(ACTIVITY): Rewrite everything from "China has deepened" down to "across the world." in the excerpt on China's economic policy, swapping "Belt and Road" for "New Silk Road".

(PAGE EXCERPT):
══════════

High-tech products include multifunction printers, of which Japanese manufacturers have a major share of the global market, and medical devices.
Under the slogan of common prosperity, which aims to correct economic inequality in the world’s most populous nation of 1.4 billion people, Beijing has tightened restrictions on the country’s profitable sectors such as the IT and financial industries.
The policy has raised concerns that innovation in China’s high-tech industry could be impeded.
“While China was becoming a leading player in the IT and digital sectors with the rapid spread of mobile payment transactions, this growth engine has lost momentum due to stricter regulations,” lamented a senior official at the electronics maker.
Richard McGregor, a senior fellow for East Asia at Australia’s Lowy Institute, said in an online lecture that Xi has “a much better view of politics than economics” and “objective reasons” for attacking some sectors.
McGregor said the Chinese leader had “little sympathy for markets” but warned that “clumsy political intervention could come at a greater cost”. Xi thinks that “the economy is the servant of state power. As long as that is the case, you will have many obstacles along the way,” he added.
At a press event on Sunday to introduce his new leadership team, Xi said China “will be steadfast in deepening general reform and opening up,” adding that Beijing “will open its doors more and more” as it “cannot develop in isolation from the world.”
Members of the new Politburo Standing Committee under Chinese President Xi Jinping (C) pose at a press conference in the Great Hall of the People on October 23, 2022, the day after the conclusion of the 20th National Congress of the Chinese Communist Party. (Kyodo) ==Kyodo
The remarks come at a time when caution has intensified over a “decoupling” in world markets amid US attempts to protect industries deemed essential to national security, including semiconductors.
Nishihama said China would maintain its openness policy by strengthening cooperation with countries that support its position and that further decoupling of the world economy would be “inevitable”.
China has deepened ties with many developing countries through its Belt and Road infrastructure initiative, which spans more than 140 countries. McGregor said Beijing may be “isolated in the Anglosphere” and in other Western countries, but that “is not really the case” across the world.
Mariko Togashi, a researcher on Japanese security and defense policy at the International Institute for Strategic Studies, said at a recent press conference in Tokyo that she believes complete decoupling is impossible.
The United States has recently tightened export controls on high-end chips to China that could be used to produce advanced military systems, but Japan is “unlikely to follow exactly the same level of this restriction given its different economic exposures.” she said.
Nishihama echoed Togashi’s view, saying that Japan and China are “inseparable” economically, as Japan, facing a declining population, must enter its neighbor’s huge market and Tokyo cannot impose measures as strong as Washington’s to ensure its economic security.
In his speech to the congress, Xi pledged to make China’s supply chains more resilient and secure.
Yusaku Nishimura, a professor at Beijing University of International Business and Economics, said that China’s supply chains are integrated into global production systems, so it is impossible to establish these chains only between China and its allies.
“Globally speaking, building supply chains without China would lead to increased costs” for business activities, he said.
As for Japanese companies operating in China, Nishihama said they could face “high hurdles” with more state control under the continued leadership of Xi and the US’s decoupling attempts, but they must be prepared to face the challenges if they don’t find alternative bases in China. other places.

══════════

(INFORMATION PROVIDED):
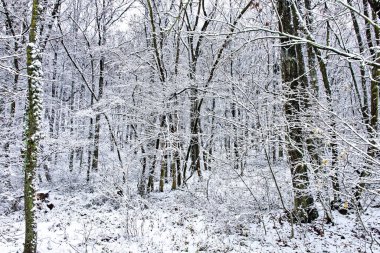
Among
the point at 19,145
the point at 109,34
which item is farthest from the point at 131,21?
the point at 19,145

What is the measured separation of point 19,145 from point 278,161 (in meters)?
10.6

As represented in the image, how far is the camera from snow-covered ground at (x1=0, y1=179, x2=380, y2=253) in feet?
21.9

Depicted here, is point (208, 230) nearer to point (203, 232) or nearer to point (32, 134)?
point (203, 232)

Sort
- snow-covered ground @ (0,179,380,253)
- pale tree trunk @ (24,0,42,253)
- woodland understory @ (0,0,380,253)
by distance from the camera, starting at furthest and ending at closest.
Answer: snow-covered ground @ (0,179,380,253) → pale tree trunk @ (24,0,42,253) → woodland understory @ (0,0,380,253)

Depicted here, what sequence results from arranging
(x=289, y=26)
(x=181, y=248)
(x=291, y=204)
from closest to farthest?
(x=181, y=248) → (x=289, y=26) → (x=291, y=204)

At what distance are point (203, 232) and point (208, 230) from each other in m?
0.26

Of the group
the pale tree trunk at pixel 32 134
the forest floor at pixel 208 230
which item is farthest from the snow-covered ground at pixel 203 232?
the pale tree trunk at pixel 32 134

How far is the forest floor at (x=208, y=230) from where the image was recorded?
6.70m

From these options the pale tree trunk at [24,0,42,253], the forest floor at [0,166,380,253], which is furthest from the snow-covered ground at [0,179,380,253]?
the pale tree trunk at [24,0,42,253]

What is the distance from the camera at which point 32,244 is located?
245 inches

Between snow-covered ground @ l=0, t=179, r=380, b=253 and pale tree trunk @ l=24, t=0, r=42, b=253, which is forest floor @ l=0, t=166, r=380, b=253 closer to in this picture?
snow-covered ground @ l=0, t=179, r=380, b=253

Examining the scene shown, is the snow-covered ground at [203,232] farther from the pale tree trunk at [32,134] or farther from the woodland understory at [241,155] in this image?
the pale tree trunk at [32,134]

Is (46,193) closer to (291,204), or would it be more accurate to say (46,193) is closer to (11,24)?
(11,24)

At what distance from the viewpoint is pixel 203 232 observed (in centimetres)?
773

══════════

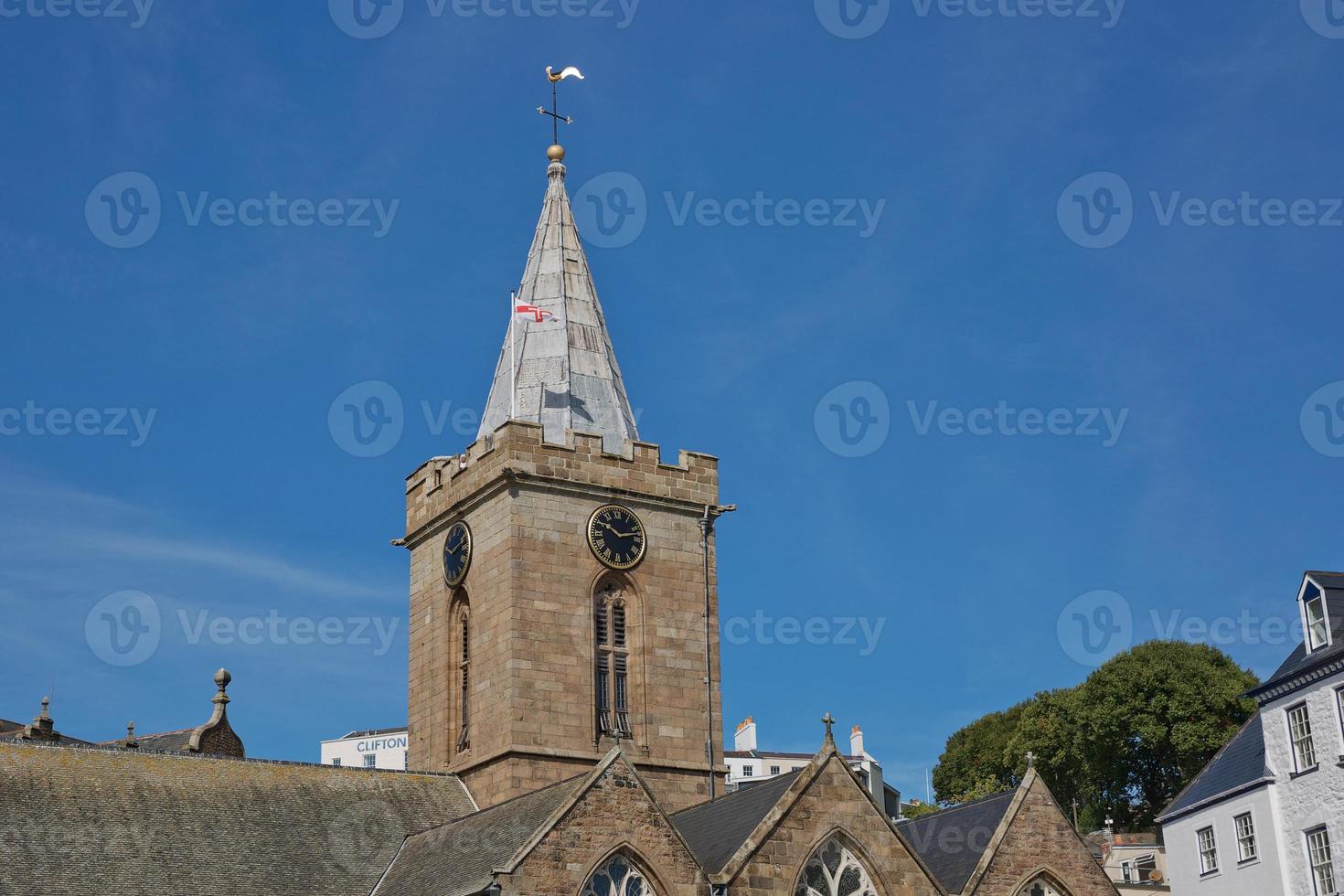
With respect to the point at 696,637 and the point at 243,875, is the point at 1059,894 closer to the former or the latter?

══════════

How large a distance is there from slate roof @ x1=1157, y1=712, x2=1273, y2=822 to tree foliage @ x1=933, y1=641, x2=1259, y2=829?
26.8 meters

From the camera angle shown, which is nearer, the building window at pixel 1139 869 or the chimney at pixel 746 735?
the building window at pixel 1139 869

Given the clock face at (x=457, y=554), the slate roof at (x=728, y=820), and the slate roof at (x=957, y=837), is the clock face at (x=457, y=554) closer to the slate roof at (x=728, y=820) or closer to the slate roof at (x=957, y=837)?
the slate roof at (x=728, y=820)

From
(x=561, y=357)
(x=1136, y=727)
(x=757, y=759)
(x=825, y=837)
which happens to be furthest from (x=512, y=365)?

══════════

(ANSWER TO THIS PROBLEM):
China has deepened ties with many developing countries through its New Silk Road infrastructure initiative, which spans more than 140 countries. McGregor said Beijing may be “isolated in the Anglosphere” and in other Western countries, but that “is not really the case” across the world.